[2018年11月25日17時7分]
https://www.nikkansports.com/general/news/201811250000577.html

日産自動車の前会長カルロス・ゴーン容疑者(64)が巨額の役員報酬を隠したとされる金融商品取引法違反事件で、日産が、同容疑者の民事責任追及に乗り出す方針であることが25日、関係者への取材で分かった。損害賠償請求訴訟を視野に入れているとみられる。

日産側からゴーン容疑者側に対しては、<1>無償利用していたレバノンなど4カ国の住宅の購入費<2>業務実態がなかった姉への毎年約10万ドルの報酬<3>家族旅行や私的な飲食の代金−などが支出されていたことが既に判明している。

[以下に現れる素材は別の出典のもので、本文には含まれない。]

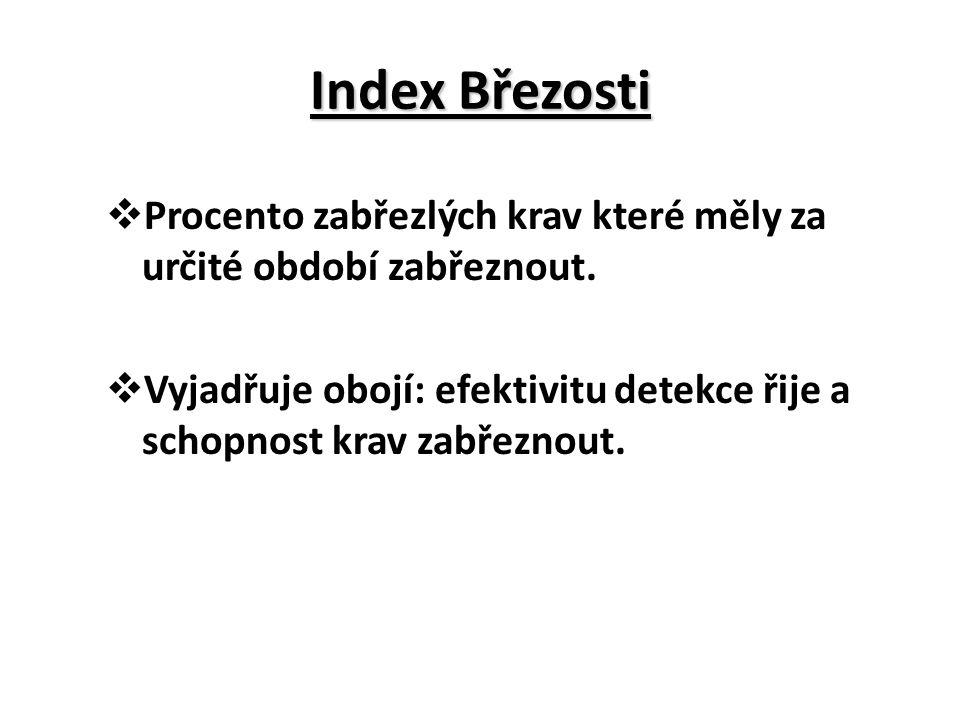 Index Březosti Procento zabřezlých krav které měly za určité období zabřeznout.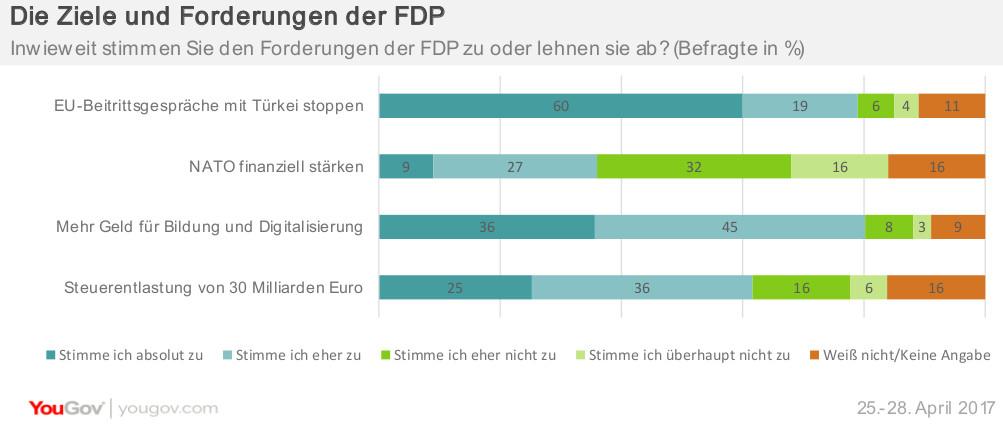 Ziele und Forderungen der FDP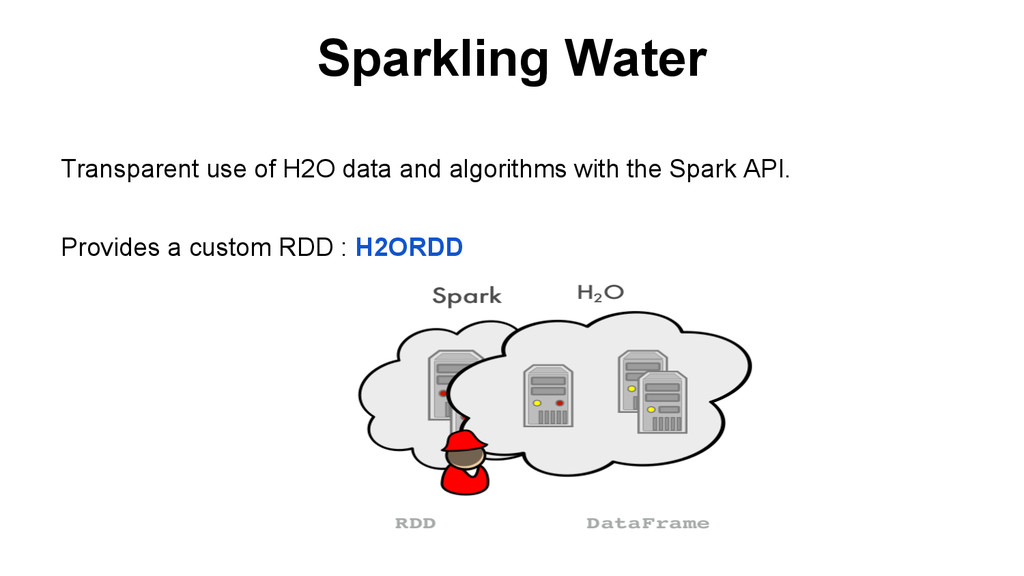 Sparkling Water Transparent use of H2O data and...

日産は、こうした利益供与が違法と判断できれば、民事手続きで賠償を求めていく方針だ。

ゴーン容疑者は19日、2011年3月期から5年間の有価証券報告書に、自分の役員報酬を計約50億円少なく記載したとして金商法違反容疑で逮捕された。翌20日、日産の株価は急落。今後も下落が続けば、株主が不正行為で損失を被ったとして日産やゴーン容疑者を相手に賠償請求訴訟を起こす可能性もある。

東芝の不正会計問題では、東芝が旧経営陣を提訴。株主も「不正を知っていれば株を買わなかった」として東芝と旧経営陣を訴えた。

株主が経営陣を相手取り、違法行為で生じた損失を穴埋めする賠償金を原告の株主にではなく、会社に支払うよう求める「株主代表訴訟」もある。

オリンパスの巨額損失隠しでは、会社による旧経営陣への賠償請求訴訟と、株主代表訴訟がそれぞれ起こされた。合わせて言い渡された昨年4月の東京地裁判決は、旧経営陣に対し総額約590億円をオリンパスに支払うよう命令。東京高裁で審理が続いている。(共同)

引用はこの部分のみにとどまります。